Pour chaque dollar que la BIC investira dans un projet d’infrastructure – route, autoroute, réseau électrique, parc éolien… –, Ottawa espère que l’institution récoltera de trois à quatre dollars de la part d’investisseurs privés.

Le milieu des affaires montréalais et le gouvernement Couillard souhaitaient que la BIC s’établisse à Montréal en raison de l’expertise qu’a notamment développée la Caisse de dépôt et placement du Québec dans le domaine du financement des infrastructures et de la forte présence de firmes spécialisées dans la réalisation de tels projets.
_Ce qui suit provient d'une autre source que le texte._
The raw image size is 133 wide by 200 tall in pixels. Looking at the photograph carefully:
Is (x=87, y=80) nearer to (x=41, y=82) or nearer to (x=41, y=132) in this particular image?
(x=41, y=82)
La présence de la BIC à Montréal aurait renforcé l’ensemble du secteur des services financiers, qui emploie pas moins de 100 000 personnes dans la grande région métropolitaine.

Et la pertinence d’accueillir chez nous cette nouvelle institution était d’autant plus grande que l’idée même de la création de la Banque de l’infrastructure du Canada a été mise en branle en bonne partie par le président de la Caisse de dépôt, Michael Sabia.

M. Sabia faisait partie du groupe sélect de 14 experts membres du Conseil consultatif en matière de croissance économique qu’avait créé le ministre des Finances, Bill Morneau. Une des principales recommandations de ce comité d’étude a été la création d’une banque de l’infrastructure.

silence

Or, à l’instar de plusieurs dossiers économiques, comme l’a déploré lundi le président de la Chambre de commerce du Montréal métropolitain, on n’a pas beaucoup entendu de voix de la députation ministérielle québécoise pour défendre le choix de Montréal comme futur site de la BIC.

Les ministres fédéraux montréalais donnent la nette impression d’être des acteurs muets quand vient le temps de débattre des grands enjeux stratégiques pour Montréal. Ils attendent docilement les décisions des ministres économiques qui, eux, ne se gênent pas pour favoriser la région qu’ils représentent, c’est-à-dire Toronto.

On se souviendra de la lenteur extrême avec laquelle le gouvernement fédéral a géré le dossier du soutien financier à Bombardier alors qu’aucun ministre montréalais n’a mis publiquement de pression en vue d’accélérer le processus de décision.

Pis encore, l’une des premières mesures qu’a prises le ministre des Transports, Marc Garneau, lorsqu’il est entré en fonction a été de bloquer le prolongement de la piste de l’aéroport Bishop, à Toronto, pour permettre l’atterrissage des avions C Series de Bombardier.

Le ministre des Finances, Bill Morneau, député de Toronto-Centre, et le ministre du Développement économique, Navdeep Bains, de Mississauga, en banlieue ouest de Toronto, sont, eux, capables de prendre des décisions.

Nadveep Bains, qui a été jadis analyste financier pour le constructeur automobile Ford, a annoncé en janvier un programme de subventions de 500 millions entièrement consacré aux grands de l’auto pour les aider à moderniser leurs installations. On parle ici de dons fédéraux à des multinationales étrangères.

Le ministre des Finances, issu du milieu financier de Toronto, n’a pas hésité bien longtemps avant de décider d’implanter la Banque de l’infrastructure du Canada à Toronto. L’argent est à Toronto, et les ministres fédéraux responsables des dossiers économiques sont de Toronto.

Remarquez, l’Alberta souhaitait aussi accueillir la BIC pour remplumer un peu l’activité économique de Calgary, fortement écorchée par la récession.

Le ministre fédéral de l’Infrastructure et des Collectivités, Amarjeet Sohi, pourtant député d’Edmonton, n’a pas été en mesure, lui non plus, de faire entendre sa voix. Il appert qu’Ottawa n’aurait même jamais sondé la communauté financière albertaine pour entendre ses arguments.

L’argent est à Toronto, et les ministres fédéraux responsables des dossiers économiques sont eux aussi à Toronto.